The joint venture agreement will invite tenders from solar developers, with the winning bid expected to be chosen by April. A 1,500 hectare site for the plant – which will become the single largest PV plant in the world when completed – has already been identified in the Rewa district of the state of Madhya Pradesh, central India, and a completion date of August 2016 has been penciled in.
“The plant will be developed in three segments of 250 MW each,” India’s chief secretary for new and renewable energy, SR Mohanty, told the Times of India. “Land acquisition will be over by the end of the month and more than 90% of land for the project is owned by the government.”
Rewa district collector Rahul Jain added that there have been no hiccups with the land acquisition, and confirmed that the proposed site is non-agricultural and barren.

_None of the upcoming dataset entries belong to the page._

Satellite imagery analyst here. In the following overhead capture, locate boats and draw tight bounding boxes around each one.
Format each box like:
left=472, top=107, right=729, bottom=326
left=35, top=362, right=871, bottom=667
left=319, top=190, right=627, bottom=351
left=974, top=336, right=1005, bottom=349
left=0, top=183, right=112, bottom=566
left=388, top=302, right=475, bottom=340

The $600 million project is an addition to the long line of proposed ultra-mega solar PV plants that the Indian government is sanctioning across the states of Rajasthan, Gujarat, Madhya Pradesh and Jammu and Kashmir. Funding for this development will be financed by project loans and is to receive 49% backing from the World Bank at concessional rates, Mohanty confirmed.
India’s government has targeted the installation of 100 GW of solar PV capacity by 2022 in an attempt to tackle pollution and climate change, in addition to plugging the plentiful gaps in the country’s national grid.
Skeptics have claimed that MoU’s signed in the current solar climate may not necessarily evolve into concrete projects, and with distribution losses running to almost 24% nationwide, a more distributed approach to power generation may be the better path to take.